*Short exercise:* Write out the entries, please, from the line containing "Given the photo" through their final line, exactly and with nothing else.

*Listed records:*
☆ ☆ ☆
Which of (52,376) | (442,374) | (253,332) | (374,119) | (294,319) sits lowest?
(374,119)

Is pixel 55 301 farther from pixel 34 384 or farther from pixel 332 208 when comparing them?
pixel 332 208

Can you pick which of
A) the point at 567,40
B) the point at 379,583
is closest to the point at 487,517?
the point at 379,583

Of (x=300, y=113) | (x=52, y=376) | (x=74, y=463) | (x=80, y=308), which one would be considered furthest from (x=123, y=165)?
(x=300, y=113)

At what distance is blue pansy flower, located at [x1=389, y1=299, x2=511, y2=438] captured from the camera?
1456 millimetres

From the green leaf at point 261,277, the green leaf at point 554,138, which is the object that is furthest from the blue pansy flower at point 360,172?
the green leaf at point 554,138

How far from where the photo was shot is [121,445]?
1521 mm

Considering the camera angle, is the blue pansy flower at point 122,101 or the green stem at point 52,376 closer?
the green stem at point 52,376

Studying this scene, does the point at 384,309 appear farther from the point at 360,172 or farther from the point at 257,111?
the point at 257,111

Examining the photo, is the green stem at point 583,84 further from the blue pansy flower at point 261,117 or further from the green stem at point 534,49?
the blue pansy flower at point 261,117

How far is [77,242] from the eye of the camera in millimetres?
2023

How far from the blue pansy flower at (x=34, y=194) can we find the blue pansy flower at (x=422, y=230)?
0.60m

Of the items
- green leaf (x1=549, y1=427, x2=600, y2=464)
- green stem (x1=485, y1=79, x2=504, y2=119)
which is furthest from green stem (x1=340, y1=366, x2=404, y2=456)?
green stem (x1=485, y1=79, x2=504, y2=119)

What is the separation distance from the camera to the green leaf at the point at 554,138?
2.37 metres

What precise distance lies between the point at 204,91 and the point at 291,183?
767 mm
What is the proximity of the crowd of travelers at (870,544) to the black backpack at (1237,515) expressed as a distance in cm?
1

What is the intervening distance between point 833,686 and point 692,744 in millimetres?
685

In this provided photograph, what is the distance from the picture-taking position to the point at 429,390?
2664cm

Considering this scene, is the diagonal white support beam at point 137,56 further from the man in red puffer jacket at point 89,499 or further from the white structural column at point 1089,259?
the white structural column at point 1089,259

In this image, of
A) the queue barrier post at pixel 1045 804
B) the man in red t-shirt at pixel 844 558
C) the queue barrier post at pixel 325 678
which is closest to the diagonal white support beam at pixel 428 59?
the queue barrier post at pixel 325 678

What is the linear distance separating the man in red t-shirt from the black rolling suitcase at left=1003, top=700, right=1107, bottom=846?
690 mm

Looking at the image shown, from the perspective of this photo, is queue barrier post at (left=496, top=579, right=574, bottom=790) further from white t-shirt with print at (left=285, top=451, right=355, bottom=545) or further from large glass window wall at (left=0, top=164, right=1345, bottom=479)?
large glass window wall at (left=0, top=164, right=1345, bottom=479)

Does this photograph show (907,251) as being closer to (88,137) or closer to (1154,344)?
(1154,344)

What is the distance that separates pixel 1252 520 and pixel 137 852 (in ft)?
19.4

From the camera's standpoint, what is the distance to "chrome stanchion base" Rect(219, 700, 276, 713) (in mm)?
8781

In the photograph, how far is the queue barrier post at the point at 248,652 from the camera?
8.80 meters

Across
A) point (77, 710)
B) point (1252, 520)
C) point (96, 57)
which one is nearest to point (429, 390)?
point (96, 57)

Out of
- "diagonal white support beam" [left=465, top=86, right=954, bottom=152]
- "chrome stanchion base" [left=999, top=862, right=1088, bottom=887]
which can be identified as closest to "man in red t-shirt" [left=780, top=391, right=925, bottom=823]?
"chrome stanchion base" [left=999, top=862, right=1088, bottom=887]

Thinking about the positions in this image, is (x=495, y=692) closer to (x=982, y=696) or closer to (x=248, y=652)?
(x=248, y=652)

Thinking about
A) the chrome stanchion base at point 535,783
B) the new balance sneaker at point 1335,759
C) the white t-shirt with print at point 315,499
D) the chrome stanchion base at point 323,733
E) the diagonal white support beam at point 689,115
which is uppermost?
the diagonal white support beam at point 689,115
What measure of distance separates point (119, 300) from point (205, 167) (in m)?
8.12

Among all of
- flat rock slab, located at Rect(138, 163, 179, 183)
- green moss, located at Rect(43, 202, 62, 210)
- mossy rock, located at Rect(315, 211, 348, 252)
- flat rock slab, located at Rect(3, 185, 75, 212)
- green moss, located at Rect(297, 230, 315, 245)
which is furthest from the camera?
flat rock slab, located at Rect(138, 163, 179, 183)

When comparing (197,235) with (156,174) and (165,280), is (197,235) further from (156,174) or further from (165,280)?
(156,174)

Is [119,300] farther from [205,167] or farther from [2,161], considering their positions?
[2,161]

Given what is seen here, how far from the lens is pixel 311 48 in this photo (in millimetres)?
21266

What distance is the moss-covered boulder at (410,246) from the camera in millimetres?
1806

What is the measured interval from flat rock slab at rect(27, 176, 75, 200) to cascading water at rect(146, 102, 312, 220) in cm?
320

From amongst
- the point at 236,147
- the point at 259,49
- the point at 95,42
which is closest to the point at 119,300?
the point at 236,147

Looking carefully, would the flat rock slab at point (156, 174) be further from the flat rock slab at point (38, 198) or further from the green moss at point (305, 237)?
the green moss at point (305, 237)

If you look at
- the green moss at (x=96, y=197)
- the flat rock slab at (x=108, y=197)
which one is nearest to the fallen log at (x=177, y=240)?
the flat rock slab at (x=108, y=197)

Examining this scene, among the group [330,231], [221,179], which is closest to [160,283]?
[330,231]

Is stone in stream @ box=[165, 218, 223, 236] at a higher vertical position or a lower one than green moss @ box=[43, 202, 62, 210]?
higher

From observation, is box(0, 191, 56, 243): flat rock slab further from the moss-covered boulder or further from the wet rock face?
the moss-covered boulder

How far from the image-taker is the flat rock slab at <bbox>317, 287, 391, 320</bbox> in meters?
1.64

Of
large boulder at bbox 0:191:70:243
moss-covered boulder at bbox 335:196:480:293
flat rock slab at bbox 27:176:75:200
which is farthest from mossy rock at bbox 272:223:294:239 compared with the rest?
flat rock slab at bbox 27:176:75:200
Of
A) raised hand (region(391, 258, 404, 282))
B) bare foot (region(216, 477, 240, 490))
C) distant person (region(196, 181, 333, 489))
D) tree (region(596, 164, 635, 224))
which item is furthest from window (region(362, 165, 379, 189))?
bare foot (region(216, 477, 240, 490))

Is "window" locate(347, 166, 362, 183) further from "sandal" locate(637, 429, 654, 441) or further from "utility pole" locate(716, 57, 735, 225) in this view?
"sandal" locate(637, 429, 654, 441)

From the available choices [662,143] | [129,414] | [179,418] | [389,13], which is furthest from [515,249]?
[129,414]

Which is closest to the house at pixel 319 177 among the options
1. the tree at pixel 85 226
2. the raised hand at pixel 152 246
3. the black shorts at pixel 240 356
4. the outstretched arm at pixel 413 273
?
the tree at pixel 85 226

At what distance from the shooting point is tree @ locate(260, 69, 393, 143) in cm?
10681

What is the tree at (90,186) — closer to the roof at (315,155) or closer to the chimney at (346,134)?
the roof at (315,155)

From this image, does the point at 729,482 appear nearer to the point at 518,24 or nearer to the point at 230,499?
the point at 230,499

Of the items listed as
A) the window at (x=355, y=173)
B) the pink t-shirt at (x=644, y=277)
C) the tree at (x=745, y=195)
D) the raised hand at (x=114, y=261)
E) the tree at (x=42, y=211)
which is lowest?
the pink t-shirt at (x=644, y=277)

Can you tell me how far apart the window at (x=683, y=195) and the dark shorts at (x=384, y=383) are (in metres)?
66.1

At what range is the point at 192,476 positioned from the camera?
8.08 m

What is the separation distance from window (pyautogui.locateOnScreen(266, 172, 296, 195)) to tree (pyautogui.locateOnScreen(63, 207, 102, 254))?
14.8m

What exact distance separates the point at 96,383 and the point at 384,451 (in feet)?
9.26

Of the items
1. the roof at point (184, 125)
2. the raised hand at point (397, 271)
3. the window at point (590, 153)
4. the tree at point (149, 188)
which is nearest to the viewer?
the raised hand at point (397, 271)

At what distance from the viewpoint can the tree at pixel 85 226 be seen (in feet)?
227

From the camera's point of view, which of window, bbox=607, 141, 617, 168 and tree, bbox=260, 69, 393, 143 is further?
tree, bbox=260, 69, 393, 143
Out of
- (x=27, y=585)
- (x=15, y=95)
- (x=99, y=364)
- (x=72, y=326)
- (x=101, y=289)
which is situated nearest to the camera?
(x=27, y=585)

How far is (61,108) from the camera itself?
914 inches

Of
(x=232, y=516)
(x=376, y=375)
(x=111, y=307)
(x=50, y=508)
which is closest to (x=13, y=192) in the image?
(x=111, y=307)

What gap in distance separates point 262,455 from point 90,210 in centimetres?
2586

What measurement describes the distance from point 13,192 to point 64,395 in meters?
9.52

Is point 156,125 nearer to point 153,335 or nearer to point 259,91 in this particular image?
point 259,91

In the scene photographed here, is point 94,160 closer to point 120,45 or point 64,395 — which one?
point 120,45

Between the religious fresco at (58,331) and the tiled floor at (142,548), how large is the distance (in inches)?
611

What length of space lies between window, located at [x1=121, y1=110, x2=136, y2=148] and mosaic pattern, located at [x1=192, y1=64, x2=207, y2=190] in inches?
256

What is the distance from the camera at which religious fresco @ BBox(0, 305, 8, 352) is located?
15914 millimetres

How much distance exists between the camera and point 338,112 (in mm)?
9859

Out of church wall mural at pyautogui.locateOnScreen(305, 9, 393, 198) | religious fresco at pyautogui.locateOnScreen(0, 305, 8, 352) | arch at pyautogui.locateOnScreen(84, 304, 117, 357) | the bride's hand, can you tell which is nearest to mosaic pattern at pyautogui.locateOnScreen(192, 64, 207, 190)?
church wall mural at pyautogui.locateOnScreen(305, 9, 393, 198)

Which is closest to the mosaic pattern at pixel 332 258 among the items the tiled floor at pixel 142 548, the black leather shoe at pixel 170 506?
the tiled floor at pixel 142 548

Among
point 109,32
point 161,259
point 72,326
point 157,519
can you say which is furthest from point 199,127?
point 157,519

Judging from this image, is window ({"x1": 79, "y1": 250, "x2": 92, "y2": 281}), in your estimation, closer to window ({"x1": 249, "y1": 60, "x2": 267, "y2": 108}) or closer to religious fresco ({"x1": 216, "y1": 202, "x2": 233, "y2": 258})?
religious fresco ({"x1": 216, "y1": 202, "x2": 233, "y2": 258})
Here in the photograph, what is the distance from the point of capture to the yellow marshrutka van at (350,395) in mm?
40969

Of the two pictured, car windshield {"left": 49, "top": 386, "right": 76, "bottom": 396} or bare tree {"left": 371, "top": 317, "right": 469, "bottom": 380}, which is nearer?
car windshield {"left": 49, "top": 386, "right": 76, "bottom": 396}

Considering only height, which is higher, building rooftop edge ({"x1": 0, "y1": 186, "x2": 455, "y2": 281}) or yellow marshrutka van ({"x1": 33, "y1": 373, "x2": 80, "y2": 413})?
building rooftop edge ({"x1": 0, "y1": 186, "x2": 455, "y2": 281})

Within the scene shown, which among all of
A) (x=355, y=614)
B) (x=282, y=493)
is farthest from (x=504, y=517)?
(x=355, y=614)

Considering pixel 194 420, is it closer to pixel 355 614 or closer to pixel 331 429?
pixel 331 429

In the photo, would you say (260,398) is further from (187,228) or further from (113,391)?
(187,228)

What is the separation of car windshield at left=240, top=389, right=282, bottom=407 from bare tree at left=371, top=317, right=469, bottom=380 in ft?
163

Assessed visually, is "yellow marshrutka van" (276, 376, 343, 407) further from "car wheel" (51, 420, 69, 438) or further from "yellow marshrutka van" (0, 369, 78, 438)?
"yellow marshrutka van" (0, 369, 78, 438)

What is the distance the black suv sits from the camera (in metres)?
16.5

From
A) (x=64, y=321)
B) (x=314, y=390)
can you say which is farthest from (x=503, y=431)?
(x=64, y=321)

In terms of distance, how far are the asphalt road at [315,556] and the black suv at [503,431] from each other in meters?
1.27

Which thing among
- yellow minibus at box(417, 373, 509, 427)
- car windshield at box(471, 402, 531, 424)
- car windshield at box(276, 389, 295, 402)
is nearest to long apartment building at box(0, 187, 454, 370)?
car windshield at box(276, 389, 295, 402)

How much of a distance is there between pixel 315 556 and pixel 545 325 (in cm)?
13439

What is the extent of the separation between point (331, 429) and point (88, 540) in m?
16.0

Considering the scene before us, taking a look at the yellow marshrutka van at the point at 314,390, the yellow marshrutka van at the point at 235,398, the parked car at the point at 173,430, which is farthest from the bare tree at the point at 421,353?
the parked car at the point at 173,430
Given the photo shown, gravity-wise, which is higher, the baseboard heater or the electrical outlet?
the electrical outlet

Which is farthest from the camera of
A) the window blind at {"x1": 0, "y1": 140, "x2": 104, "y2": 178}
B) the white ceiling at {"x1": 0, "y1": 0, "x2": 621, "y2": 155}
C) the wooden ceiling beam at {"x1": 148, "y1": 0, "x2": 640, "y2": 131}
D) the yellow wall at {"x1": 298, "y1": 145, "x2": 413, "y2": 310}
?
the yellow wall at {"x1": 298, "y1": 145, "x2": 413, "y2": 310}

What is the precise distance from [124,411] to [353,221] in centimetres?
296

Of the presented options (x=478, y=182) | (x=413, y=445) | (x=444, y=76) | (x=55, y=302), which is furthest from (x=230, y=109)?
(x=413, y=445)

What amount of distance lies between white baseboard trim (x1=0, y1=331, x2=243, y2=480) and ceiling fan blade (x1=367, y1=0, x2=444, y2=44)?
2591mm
☆ ☆ ☆
*Result of the task:*
Given the photo shown, gravity-wise, which is higher, the baseboard heater or the electrical outlet?
the electrical outlet

Which is farthest from the camera of
A) the window blind at {"x1": 0, "y1": 140, "x2": 104, "y2": 178}
B) the white ceiling at {"x1": 0, "y1": 0, "x2": 621, "y2": 155}
C) the wooden ceiling beam at {"x1": 148, "y1": 0, "x2": 640, "y2": 131}
D) the yellow wall at {"x1": 298, "y1": 145, "x2": 413, "y2": 310}
?
the yellow wall at {"x1": 298, "y1": 145, "x2": 413, "y2": 310}

What is the precise distance from [124,411] to [353,221] in centimetres?
296

Of the presented options (x=478, y=182) | (x=413, y=445) | (x=444, y=76) | (x=55, y=302), which is furthest from (x=230, y=109)?
(x=413, y=445)

What amount of distance lies between white baseboard trim (x1=0, y1=331, x2=243, y2=480) and ceiling fan blade (x1=367, y1=0, x2=444, y2=44)?
2591mm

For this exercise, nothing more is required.